- Hon. Elder (Chief) Mrs. Asi Archibong-Arikpo
- Born: Asi Archibong 12 November 1919 Calabar
- Died: 22 November 2005 (aged 86)
- Education: Dublin, Ireland
- Occupations: midwife, politician, and fashion designer
- Title: Hon. Elder
- Spouse: Okoi Arikpo
- Children: 1

= Asi Archibong-Arikpo =

Nigerian midwife and designer (1919–2005)

Asi Archibong-Arikpo (12 November 1919 – 22 November 2005) was a Nigerian midwife, politician, and fashion designer.

==Early life==
Asi Archibong was born in Calabar, the daughter of William Archibong Young and Umo Archibong Young, parents of the Efik ethnic group. She attended Duke Town Presbyterian School in Calabar, and trained in Dublin, Ireland as a midwife.

==Career==
Archibong-Arikpo was the head of a maternity hospital in Ugep, Nigeria, for two years. Archibong-Arikpo also pursued a career in fashion design. In 1963, she said she was working on a national bridal dress for Nigeria. Her gowns were often blue and gold, colors she associated with the Presbyterian Church. She sold her dresses to raise funds for church mission activities.

In 1969, she was ordained as a ruling elder in the Presbyterian Church of Nigeria. In 1975, she was elected president of the Presbyterian Women's Guild in Nigeria, a role she filled until 1982. As a politician, she was elected to the Calabar Municipal Council in 1977, and served in the Cross River State legislature from 1979 to 1983.

She visited the United States with her husband in 1963 and spoke to reporters about her own work as an midwife and designer. She went to North America again in 1969, with her husband, who was addressing the United Nations.
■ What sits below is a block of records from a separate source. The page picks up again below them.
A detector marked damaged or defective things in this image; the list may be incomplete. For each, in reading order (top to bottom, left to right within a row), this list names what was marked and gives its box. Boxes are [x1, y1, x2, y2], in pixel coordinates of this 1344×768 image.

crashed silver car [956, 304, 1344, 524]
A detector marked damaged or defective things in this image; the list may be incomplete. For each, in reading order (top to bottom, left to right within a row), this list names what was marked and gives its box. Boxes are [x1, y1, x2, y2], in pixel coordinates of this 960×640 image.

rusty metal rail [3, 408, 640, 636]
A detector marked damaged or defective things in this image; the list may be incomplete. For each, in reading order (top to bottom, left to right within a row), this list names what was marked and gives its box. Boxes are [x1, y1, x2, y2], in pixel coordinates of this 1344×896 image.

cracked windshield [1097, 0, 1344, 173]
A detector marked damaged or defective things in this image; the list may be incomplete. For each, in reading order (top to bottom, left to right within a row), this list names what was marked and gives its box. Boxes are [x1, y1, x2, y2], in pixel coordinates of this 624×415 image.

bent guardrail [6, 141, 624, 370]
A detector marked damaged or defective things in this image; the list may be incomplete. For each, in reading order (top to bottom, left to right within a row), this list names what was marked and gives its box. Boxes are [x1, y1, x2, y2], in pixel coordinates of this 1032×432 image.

For her lifetime of diverse achievements, she was honored with a chieftaincy in 1975, and named "National Grandmother" by the Christian Girls in Training in 1990.

==Personal life and death==
Asi Archibong met Okoi Arikpo in London when he was a doctoral student; they married in London in 1950. They had a daughter, Itam. Asi Archibong-Arikpo was widowed when her husband died in 1995.

She died ten years later, at age 86.